Юрий Васильев - Право на легенду
— Ох, Володька, Володька. Какой-то ты бездонный. Не знал я за тобой, что ты и в этом деле глаз имеешь. Только… Сто раз говорил и еще раз скажу: не спрашиваешь ты с себя полной мерой. Не спрашиваешь.
Да, правильно, Жернаков и третьего дня, когда встретились возле цеха, сказал: «Ты прежде чем на людей дуться, себя спроси: нет ли где и твоего греха?»
Как тут ответишь? Одно дело — с себя спрашивать, другое — с людей. Себя-то он заставить умеет, вон как взнуздал, когда институт закончить понадобилось. А с людьми ему трудно. Собственные дети на головах ходят. В этом, наверное, вся беда. Нельзя, должно быть, к человеку относиться с почтением, если он до сих пор бумажных змеев запускает, кораблики мастерит. Тут бы перестроиться пора, раз ты должностью облечен, а как перестроишься, коли у тебя такой характер, такое отношение к жизни.
А Замятина Владимира Ивановича, признаться, никто всерьез до сих пор не принимает. Володю, толкового парня, может быть, даже талантливого парня — принимают, а вот Владимира Ивановича — нет. Странно? Ничего странного, если он и сам к себе тоже всерьез не относится. И может ли он чувствовать себя солидным, обремененным заботами и положением человеком?
Нет, не может. А ведь беда в том, что многие еще свое отношение к человеку строят, исходя из его респектабельности, если так можно сказать, из того, как он себя «поставит». Немногие почему-то возмущаются, когда тридцатилетний начальник «тыкает» своим подчиненным, хотя они и вдвое старше, но попробуй ему самому в кабинете, при исполнении обязанностей, сказать «ты» — удивится.
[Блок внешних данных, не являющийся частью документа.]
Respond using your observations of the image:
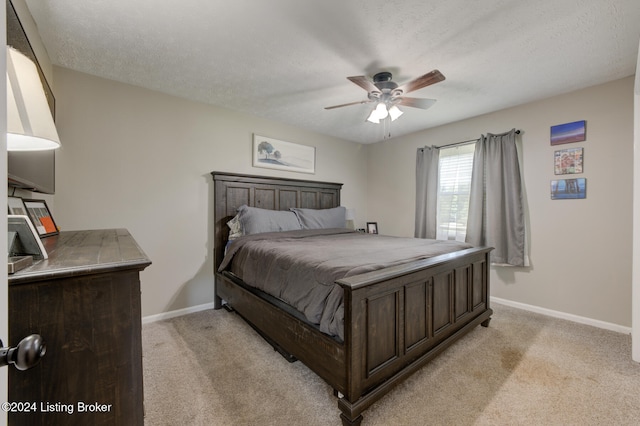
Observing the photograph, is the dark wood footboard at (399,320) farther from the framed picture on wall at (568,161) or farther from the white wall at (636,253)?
the framed picture on wall at (568,161)

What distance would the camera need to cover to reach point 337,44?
2.03 meters

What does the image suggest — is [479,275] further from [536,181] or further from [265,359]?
[265,359]

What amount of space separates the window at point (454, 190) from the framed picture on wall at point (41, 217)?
162 inches

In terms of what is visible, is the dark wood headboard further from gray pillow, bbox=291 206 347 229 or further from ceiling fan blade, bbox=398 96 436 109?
ceiling fan blade, bbox=398 96 436 109

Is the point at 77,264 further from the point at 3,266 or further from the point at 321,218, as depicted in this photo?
the point at 321,218

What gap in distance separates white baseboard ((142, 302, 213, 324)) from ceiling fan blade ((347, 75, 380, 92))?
9.55ft

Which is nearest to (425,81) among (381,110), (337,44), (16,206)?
(381,110)

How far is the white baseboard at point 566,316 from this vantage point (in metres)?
2.58

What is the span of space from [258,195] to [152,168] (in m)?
1.23

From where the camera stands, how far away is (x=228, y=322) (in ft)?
9.19

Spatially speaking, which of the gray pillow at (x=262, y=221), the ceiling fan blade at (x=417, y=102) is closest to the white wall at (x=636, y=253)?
the ceiling fan blade at (x=417, y=102)

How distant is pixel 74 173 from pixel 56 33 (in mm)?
1131

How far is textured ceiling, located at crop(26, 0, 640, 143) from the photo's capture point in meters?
1.70

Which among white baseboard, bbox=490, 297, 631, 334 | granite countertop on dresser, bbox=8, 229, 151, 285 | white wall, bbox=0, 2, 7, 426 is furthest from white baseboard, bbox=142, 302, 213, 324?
white baseboard, bbox=490, 297, 631, 334
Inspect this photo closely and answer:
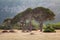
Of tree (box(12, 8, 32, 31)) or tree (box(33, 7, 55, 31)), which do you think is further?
tree (box(12, 8, 32, 31))

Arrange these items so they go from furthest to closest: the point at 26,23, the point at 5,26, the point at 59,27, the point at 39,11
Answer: the point at 59,27
the point at 5,26
the point at 26,23
the point at 39,11

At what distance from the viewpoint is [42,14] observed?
30797 millimetres

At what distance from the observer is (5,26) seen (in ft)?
120

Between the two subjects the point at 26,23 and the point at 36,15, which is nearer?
the point at 36,15

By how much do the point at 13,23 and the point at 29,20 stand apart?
16.7ft

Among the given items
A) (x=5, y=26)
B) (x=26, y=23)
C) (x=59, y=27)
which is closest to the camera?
(x=26, y=23)

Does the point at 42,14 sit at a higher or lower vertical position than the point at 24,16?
higher

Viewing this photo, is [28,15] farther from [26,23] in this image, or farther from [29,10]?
[26,23]

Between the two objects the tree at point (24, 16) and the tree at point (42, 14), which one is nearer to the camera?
the tree at point (42, 14)

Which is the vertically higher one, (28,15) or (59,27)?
(28,15)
Странно, может быть, что он сейчас думает об этом: сейчас, по логике вещей, он должен думать, почему не справился с порученной ему работой. Но дело в том, что каждый раз, пытаясь это понять, он снова и снова возвращается к исходному; он не справился потому, что ему не дано умение требовать с людей; потому, что ему это не по душе: каждый раз он чувствует себя чуть ли не виноватым перед тем, кто, обещал и не выполнил.
Конечно, он понимает, что та самая солидность и умение себя «поставить» ни в какой мере не заменяет в человеке организаторские способности, но так уж повелось, что многие справляются с работой, обладая лишь этими качествами. А он, Володя Замятин, и того лишен полностью.
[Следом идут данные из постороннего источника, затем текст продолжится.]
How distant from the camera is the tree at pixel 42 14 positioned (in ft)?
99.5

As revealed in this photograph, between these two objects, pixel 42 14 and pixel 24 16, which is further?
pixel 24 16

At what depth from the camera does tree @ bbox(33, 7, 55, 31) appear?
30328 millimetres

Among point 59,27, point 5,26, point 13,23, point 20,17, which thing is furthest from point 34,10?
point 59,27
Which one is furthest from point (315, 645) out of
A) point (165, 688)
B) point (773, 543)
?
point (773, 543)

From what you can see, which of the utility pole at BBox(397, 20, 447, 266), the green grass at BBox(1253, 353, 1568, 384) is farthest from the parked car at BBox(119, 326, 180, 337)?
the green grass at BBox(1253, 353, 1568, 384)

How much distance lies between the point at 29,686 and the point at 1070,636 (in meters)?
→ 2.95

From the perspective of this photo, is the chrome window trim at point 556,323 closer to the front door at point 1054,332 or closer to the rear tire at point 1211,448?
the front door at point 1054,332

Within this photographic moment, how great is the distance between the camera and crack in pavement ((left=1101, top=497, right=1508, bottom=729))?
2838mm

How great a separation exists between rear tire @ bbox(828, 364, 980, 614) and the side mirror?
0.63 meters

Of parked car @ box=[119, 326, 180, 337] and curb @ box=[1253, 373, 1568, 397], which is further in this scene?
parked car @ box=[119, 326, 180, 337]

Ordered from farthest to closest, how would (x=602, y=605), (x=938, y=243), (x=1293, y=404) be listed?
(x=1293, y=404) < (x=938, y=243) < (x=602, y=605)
Вот и получилось, что Замятин Владимир Иванович забыл за своими железками и чертежами живых людей, развалил работу, и надо его теперь за это носом по полу повозить.
Он хотел сказать себе и другим еще какие-то горькие слова, но тут из подворотни выскочил Димка и быстро его обо всем проинформировал:
— Мать с Анютой в магазин пошла, у нее колготки лопнули, а я за марками бегал. Пап, ты подойди, я тебе чего покажу, я всю четверть думал, а вчера придумал. Ты увидишь — не поверишь. Знаешь, как просто? Проще не бывает.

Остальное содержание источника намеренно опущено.